Eric Trump’s post showing his crypto company came hours after his father claimed that banks are holding market-making bills “hostage.”
Eric Trump, the son of US President Donald Trump and one of the founders of family-backed crypto business World Liberty Financial, has jumped on the anti-banking messaging that many in the industry espouse amid disagreements over how to earn stablecoin rewards.
In a message on Wednesday X, Eric Trump repeated his father and claimed that banks are “severely targeting” cryptocurrencies and stablecoins, as the debate on the market structure project lags behind in the US Senate. The message came hours after the president released a similar message claiming banks were being “held hostage” by the law.

The issue of fixed income coin has divided many US lawmakers, banking industry representatives and crypto companies, disrupting market structure legislation. Eric Trump and many in the crypto industry oppose the stablecoin income ban, saying it “prevents any rewards or benefits from being given to customers,” while some banking organizations argue that such rewards could reduce credit and risk deposit flight.
related to: Trump met with Coinbase CEO before criticizing banks over crypto account: Report
In response to questions about Eric Trump’s career, a company representative said the company was “not a political organization” and that he “made it clear why he helped found World Liberty Financial.”

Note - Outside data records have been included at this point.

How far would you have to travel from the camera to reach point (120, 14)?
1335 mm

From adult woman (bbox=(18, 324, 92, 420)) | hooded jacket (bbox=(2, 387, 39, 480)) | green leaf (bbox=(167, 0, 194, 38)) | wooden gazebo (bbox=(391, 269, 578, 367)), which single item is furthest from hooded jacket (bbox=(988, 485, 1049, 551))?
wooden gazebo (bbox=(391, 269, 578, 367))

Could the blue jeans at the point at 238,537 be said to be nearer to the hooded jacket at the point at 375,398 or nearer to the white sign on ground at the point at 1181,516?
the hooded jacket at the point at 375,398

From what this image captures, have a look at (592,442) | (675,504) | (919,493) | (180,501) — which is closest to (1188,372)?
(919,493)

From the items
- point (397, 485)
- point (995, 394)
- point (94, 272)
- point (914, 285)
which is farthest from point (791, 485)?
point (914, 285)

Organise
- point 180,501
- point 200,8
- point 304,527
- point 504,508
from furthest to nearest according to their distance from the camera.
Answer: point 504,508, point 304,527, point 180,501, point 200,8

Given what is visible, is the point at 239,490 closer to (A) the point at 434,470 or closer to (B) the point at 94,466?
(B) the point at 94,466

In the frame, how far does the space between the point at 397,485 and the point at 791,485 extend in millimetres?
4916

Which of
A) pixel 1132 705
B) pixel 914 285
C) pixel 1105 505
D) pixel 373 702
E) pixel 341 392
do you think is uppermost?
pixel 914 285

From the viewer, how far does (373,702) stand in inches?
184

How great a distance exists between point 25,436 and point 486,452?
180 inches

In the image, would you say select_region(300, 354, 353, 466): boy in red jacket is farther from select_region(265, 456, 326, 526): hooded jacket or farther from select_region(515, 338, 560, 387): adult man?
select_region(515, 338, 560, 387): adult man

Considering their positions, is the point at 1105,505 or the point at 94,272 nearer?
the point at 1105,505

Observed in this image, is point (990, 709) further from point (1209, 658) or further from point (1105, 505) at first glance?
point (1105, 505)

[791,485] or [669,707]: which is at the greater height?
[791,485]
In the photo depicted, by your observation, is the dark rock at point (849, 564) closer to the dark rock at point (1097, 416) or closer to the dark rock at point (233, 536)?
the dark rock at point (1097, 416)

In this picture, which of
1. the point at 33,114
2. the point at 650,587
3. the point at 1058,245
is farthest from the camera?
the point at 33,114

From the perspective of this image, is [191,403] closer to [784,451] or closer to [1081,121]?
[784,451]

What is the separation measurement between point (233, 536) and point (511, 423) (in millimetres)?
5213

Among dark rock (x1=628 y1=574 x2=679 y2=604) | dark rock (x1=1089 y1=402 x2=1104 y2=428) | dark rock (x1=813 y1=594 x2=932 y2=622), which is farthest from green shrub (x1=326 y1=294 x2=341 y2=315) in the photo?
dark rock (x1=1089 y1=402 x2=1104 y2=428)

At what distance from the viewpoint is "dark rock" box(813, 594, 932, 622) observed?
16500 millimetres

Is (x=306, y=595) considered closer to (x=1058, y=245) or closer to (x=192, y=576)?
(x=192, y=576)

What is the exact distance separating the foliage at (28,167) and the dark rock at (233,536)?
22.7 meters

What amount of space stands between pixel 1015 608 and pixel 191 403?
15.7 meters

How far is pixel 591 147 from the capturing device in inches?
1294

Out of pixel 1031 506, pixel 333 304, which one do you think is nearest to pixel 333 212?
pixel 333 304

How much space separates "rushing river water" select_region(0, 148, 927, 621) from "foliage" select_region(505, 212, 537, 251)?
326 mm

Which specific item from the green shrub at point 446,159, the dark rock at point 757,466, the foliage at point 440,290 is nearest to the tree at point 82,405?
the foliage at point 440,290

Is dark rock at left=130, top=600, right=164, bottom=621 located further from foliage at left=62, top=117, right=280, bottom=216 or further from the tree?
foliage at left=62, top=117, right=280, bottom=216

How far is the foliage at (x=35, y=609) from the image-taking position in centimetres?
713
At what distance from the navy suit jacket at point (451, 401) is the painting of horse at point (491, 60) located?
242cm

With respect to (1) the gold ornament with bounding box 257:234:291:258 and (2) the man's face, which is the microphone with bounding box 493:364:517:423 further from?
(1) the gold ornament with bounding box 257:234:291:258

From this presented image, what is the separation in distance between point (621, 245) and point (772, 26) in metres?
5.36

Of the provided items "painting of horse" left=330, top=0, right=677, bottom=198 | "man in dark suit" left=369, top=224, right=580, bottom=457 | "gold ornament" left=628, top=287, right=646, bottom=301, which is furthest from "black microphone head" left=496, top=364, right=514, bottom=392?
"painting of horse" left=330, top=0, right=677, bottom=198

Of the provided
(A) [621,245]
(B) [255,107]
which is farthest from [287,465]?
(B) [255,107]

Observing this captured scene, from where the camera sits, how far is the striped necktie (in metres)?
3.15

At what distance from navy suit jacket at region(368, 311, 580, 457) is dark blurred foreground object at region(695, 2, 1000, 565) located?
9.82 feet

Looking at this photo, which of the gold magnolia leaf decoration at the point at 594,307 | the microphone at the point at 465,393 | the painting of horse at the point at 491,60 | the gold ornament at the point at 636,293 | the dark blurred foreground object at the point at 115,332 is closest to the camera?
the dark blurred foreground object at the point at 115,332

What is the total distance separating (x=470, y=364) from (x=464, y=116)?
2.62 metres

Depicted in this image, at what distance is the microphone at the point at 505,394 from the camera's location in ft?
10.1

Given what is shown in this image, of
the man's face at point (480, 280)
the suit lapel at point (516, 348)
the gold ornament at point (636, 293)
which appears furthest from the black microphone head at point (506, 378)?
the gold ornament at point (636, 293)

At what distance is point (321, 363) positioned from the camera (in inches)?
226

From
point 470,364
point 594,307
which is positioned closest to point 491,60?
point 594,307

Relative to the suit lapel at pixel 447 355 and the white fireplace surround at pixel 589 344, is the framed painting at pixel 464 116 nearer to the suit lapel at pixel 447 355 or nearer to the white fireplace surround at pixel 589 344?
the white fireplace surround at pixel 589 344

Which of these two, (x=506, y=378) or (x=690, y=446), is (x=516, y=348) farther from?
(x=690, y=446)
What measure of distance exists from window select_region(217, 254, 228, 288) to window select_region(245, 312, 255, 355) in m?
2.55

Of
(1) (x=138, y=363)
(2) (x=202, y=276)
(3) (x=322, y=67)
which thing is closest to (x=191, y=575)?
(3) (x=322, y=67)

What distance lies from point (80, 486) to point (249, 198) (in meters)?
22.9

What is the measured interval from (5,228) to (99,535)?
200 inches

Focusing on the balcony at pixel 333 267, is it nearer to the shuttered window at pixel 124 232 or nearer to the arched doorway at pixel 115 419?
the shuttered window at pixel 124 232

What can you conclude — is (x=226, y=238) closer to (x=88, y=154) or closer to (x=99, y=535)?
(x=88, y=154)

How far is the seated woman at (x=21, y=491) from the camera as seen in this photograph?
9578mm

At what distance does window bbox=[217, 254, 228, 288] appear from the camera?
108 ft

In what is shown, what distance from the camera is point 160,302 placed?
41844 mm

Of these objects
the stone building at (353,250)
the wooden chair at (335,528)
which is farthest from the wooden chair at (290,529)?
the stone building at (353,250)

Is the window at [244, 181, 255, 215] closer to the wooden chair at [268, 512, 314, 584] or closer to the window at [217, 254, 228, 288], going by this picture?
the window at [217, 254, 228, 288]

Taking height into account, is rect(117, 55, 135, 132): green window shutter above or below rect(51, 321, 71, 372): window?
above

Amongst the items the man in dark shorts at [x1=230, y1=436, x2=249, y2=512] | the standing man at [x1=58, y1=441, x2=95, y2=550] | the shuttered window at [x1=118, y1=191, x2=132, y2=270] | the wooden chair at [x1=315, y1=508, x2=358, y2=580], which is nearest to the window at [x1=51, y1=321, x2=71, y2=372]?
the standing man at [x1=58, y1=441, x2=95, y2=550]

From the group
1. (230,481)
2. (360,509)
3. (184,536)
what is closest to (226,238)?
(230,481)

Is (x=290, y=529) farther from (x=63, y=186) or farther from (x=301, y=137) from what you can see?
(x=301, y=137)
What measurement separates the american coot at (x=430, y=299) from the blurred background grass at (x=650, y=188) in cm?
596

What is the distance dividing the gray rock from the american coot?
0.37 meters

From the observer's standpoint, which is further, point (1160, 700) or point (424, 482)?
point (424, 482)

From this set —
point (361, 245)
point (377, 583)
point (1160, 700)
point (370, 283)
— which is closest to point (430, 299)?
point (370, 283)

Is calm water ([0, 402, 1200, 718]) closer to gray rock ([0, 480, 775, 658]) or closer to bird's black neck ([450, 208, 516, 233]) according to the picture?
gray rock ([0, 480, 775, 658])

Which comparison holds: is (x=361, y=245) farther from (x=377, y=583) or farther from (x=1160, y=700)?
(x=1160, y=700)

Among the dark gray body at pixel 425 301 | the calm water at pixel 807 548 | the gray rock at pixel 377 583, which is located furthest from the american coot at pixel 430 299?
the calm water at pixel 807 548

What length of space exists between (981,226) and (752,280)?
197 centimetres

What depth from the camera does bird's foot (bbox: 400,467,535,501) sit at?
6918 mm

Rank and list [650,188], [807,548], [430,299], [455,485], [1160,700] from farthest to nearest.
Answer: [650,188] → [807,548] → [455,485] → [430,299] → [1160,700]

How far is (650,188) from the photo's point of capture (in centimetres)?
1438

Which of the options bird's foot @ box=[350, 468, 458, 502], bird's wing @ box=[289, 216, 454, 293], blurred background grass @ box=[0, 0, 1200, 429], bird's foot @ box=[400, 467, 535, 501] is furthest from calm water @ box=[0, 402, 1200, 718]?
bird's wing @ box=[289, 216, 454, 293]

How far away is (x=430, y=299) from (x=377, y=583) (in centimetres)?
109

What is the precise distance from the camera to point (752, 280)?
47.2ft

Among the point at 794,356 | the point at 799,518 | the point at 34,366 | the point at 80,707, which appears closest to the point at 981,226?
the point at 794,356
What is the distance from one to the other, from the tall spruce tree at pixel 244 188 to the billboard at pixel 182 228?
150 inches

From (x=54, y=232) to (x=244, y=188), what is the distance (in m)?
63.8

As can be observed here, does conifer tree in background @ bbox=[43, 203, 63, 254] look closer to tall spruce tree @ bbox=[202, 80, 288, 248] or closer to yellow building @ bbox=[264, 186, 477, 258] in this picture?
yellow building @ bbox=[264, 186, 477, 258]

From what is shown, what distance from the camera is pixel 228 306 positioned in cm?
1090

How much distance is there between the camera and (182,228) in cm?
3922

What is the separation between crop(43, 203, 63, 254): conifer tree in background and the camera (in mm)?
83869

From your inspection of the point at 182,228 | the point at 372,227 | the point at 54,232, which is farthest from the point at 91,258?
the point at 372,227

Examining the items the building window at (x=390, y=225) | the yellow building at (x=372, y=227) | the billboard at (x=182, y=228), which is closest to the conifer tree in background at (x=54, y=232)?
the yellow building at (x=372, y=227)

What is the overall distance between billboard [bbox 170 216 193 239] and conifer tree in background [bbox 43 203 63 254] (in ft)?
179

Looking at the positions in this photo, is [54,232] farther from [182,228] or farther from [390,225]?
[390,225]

The Senate Banking Committee has not yet reached a timetable for the market structure bill
Eric Trump’s message was one of the last public statements by a leading industry figure after three meetings between White House officials and banking and crypto representatives on how to address stablecoin yields in the market structure project. Dubbed the CLARITY Act when it passed the House of Representatives in July, the legislation was delayed by a 43-day government shutdown and debate among lawmakers over ethics, tokenized stocks and stablecoins.
Although the Senate Agriculture Committee advanced a version of the bill in January, the banking panel delayed and did not take it up again until Thursday. Both versions will likely have to pass through two committees and be combined before the full Senate can vote on the bill.